Atualizado: 17 de nov. de 2020

Compartilho a tradução feita por mim de um trecho do livro "Writing for Emotional Impacts" de Karl Iglesias.


Mas antes de ir para o texto em si, algumas observações. Eu procurei a cena em questão na internet, mas não a encontrei completa. Por isso postei a mesma no momento do texto em que ele pedirá que você a assista.Porém, se você realmente se interessa por roteiro e dramaturgia sugiro que tenha este filme sempre à mão, pois ele é magnífico! Caso te interesse, você pode adquiri-lo através deste LINK


Depois de discutir inúmeras técnicas e ferramentas para a escrita, Karl Iglesias utiliza seus recursos para a análise da cena.

"A Cena em Ação"


"Vamos ver uma cena clássica de “O Silêncio dos Inocentes”, filme muito aclamado pela crítica e um dos grandes favoritos do público, adaptado do romance de Thomas Harris por Ted Tally. A cena em questão é a qual Clarice Starling confronta Hannibal Lecter pela quarta e última vez, desesperada por uma última pista que a ajude a pegar Buffalo Bill. Escolhi esta cena porque é um das mais fascinantes, hipnotizantes, e mais intensas que já li e vi. Após a análise, creio que entenderá o por quê. Ela também contém muitas das técnicas apresentadas neste capítulo. Uma vez que o roteiro é um pouco diferente do filme, eu vou usar uma transcrição em vez das páginas do roteiro. Sugiro que você veja a cena primeiro e sinta seu efeito emocional, e depois, leia a cena algumas vezes para perceber as técnicas em ação." "No filme, a cena tem sete minutos de duração, mas por causa do desespero de Clarice e da tensão do contexto, parece ter apenas sete segundos. Começando pelos elementos básicos de uma cena dramática, sabemos que a cena se passa à noite, no quinto andar da Sociedade Histórica County Shelby, em Memphis, que foi fechada para acomodar uma cela especial para Lecter. Como em seus encontros anteriores, esta cena é de Lecter. Embora ele seja o prisioneiro, ele sabe que detém o poder por ter as informações que Clarice quer. Ele também é mais velho e mais sábio, enquanto Clarice é uma aprendiz. Lecter quer entrar na alma de Clarice e se alimentar das experiências traumáticas da infância dela. Por sua vez, Clarice quer pegar Buffalo Bill. Ela suspeita que, na cena anterior, Lecter tenha dado pistas falsas, pois a promessa de Clarice, - de uma cela especial em uma ilha com vista para o mar -, se mostrou falsa.

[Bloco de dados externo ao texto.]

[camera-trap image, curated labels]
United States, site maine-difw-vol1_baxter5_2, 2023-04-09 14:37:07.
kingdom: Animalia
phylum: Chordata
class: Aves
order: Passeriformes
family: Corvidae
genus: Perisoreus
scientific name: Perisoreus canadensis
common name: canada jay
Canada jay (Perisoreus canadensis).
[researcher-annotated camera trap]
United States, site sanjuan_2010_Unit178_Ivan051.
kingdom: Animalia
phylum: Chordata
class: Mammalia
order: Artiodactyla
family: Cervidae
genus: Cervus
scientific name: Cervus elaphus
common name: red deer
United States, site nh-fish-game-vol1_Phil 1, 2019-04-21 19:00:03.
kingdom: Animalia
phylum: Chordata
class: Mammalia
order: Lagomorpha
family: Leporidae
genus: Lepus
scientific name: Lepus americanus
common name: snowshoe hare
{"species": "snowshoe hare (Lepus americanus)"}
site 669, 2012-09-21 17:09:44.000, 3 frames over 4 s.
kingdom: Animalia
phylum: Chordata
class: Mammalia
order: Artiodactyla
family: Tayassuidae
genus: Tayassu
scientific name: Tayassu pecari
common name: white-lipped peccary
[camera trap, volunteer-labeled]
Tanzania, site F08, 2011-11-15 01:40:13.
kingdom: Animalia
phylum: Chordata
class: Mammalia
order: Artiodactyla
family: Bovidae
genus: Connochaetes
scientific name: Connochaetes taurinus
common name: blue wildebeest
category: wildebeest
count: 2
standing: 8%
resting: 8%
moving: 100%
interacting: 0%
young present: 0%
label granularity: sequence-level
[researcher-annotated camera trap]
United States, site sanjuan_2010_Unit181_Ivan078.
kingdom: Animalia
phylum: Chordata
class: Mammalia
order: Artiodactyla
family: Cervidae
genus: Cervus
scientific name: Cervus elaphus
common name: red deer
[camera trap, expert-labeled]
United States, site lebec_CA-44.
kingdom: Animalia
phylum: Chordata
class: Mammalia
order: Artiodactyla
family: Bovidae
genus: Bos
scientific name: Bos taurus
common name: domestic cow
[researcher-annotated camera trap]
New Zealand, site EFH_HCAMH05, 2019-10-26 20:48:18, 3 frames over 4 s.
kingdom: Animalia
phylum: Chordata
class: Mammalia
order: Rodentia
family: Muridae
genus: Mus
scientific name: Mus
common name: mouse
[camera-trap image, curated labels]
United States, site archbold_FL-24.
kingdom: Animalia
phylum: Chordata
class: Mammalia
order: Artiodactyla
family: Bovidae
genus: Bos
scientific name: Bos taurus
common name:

O conflito de ambos os personagens é claro. As apostas são altas para Clarice. A cena tem um começo, meio e fim, com dois pontos de virada. A cena tem um arco dramático que começa no negativo para Lecter – ele ainda é um prisioneiro, sem nenhuma recompensa por sua ajuda, e ansioso pelos segredos emocionais de Clarice. E termina no positivo - Clarice revela o evento traumático de sua infância, o que faz com que Lecter revele informações que ajudam Clarice salvar Catherine de Buffalo Bill. Esta é uma cena de perseguição e captura para Lecter. Aqui estão as batidas individuais que compõem a cena:


OS trechos do roteiro NÃO ESTÃO DEVIDAMENTE FORMATADOS!

Dentro da cela, o Dr. Lecter senta-se em uma mesa, lê, de costas para Clarice.


LECTER

 (sem se virar):

Boa noite, Clarice.


Batida # 1 - Clarice pede desculpas e tenta mostrar seu lado bom. Ela devolve os desenhos apreendidos de Lecter, coloca-os próximo das grades da cela


CLARICE

Achei que gostaria de ter seus desenhos de volta, doutor. Só até conseguir sua vista para o mar.


LECTER

Muito atenciosa... Ou Jack Crawford a mandou fazer uma última tentativa... antes que vocês dois sejam chutados do caso?


CLARICE:

Não, eu vim porque quis.


Lecter se vira e a encara (Nota do tradutor)


LECTER

As pessoas vão dizer que estamos tendo um caso.


Batida # 2 - Lecter a repreende pela mentira tola sobre a vista.


LECTER

(Estala com a lingua diversas vezes)

llha Anthrax... Foi um toque muito especial, Clarice. Ideia sua?


CLARICE

Foi.


LECTER

Yeahh. Essa foi boa. Mas lamento pela coitada da Catherine. Tic-tac, tic-tac...


Batida # 3 - Clarice mostra astúcia, que pode descobrir as pistas falsas de Lecter.


CLARICE

Seus anagramas estão se denunciando, doutor. Louis Terrefedo? Sulfeto de ferro. Também conhecido como ''ouro de tolo''.


LECTER

Oh, Clarice, seu problema é que precisa se divertir mais.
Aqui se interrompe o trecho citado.